Я еще раз хочу отметить, что два или даже три года тому назад я неоднократно предлагал послать наших молодых советских физиков работать у меня в Институте, и, представляя им эту возможность, будучи готов принять их вне очереди в ряду иностранцев, желающих у меня работать, я еще тогда указывал авторитетным лицам, что это единственный способ перевести мои работы в Союз. К моему глубокому сожалению, это исполнено не было. При имеющихся же теперь место условиях, я определенно считаю, что взяться за создание новой лаборатории не могу и поэтому я решил для работы в СССР переменить область моих научных изысканий.

Дело в том, что я давно интересуюсь так называемыми биофизическими явлениями, т. е. теми явлениями в живой природе, которые подлежат изучениями физическими законами. Я интересуюсь вопросами механизма мышечной работы. Эта область, как лежащая на границе двух областей знания, всегда была в загоне, несмотря на ее большой научный интерес. В последние годы А. V. Hill и его школа значительно продвинули эту область и его работы получили признание ещё несколько лет тому назад, когда ему была присуждена Нобелевская премия.

Близкое знакомство с Hill’ом, который часто пользовался моей консультацией по разным вопросам физики, дало мне возможность ознакомиться с направлениями и методами его работ.

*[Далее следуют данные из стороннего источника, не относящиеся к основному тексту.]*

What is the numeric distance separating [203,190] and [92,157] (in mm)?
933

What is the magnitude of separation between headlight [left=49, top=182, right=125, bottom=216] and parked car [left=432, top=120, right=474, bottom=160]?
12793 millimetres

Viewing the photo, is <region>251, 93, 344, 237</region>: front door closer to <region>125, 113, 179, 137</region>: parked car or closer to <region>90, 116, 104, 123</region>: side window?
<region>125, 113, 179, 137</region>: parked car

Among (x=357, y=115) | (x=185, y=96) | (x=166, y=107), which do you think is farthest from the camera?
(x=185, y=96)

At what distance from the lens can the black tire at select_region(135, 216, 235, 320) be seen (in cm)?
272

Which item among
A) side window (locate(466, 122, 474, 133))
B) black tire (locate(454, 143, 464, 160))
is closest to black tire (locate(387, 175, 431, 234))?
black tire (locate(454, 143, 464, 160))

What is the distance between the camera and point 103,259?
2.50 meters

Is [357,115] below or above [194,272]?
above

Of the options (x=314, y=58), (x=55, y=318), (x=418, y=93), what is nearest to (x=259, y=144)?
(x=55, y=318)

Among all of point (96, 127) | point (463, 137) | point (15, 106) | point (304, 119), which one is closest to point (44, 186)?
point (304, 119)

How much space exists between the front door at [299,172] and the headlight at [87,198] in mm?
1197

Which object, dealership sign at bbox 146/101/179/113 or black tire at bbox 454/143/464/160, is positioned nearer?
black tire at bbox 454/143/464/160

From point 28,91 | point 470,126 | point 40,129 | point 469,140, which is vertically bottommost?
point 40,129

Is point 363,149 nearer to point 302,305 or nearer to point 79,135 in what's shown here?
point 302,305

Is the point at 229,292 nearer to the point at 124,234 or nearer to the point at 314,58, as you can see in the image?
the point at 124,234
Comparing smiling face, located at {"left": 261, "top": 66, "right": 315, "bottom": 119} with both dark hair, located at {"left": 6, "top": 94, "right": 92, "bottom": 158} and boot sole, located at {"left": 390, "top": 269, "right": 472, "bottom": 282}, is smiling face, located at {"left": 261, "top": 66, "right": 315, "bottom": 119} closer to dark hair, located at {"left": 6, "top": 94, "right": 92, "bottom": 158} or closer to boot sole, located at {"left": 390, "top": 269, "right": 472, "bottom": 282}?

В Союзе у нас никто этими вопросами не занимается, так как они требуют не громоздких и мощных установок, а малых чувствительных и точных приборов, то я предполагаю ими заняться. Кроме того, Hill, будучи по специальности математик, в своей работе несколько преувеличил термодинамические элементы мускульных процессов, оставляя несколько в стороне чисто физические, которые меня как раз и интересуют. Обращением к И. П. Павлову я выяснил, что общее направление этих работ им одобряется и что он также интересуется этими вопросами, хотя специально на них никогда не сосредотачивался. Вместе с тем, Иван Петрович любезно соглашается предоставить мне необходимое место и технические возможности у себя в лаборатории. Как только закончу проработку необходимой литературы, то приступлю к экспериментальной работе.

Если нашим научным учреждениям потребуются мои консультации, то само собой разумеется, что я охотно буду их давать, как делал это до сих пор.

П. Капица»[302].

Это письмо достаточно явно, на мой взгляд, свидетельствует о душевном волнении его автора, сознающего, с одной стороны, свою роль и предначертание в науке, а с другой — уже до конца понимающего всю сложность своего положения. Надежды Петра Леонидовича на шумную кампанию протеста мировой научной общественности против его задержания в СССР не оправдались. Не получился демарш и у советских академиков. Они в основном выступали как просители за Капицу или в качестве примирителей задержанного академика с правительством, пытаясь уговорить обе стороны обойтись без конфронтации, прийти к согласию. И вряд ли можно сурово осуждать их за это. Реалии тех лет для научного мира печальны и трагичны. Многим ученым были памятны высылки за границу в начале 20-х годов виднейших представителей науки, слишком свежи были впечатления от процесса над «Промпартией» и «Шахтинского дела», частичкой которых было «Дело Академии наук». Тогда подверглись аресту, а затем ссылке академики С. Ф. Платонов, Е. В. Тарле и другие. В феврале 1933 года был арестован известный ученый, философ-богослов П. А. Флоренский. Ряды независимых людей редели. В этих условиях защита П. Л. Капицы уже была мужественным поступком.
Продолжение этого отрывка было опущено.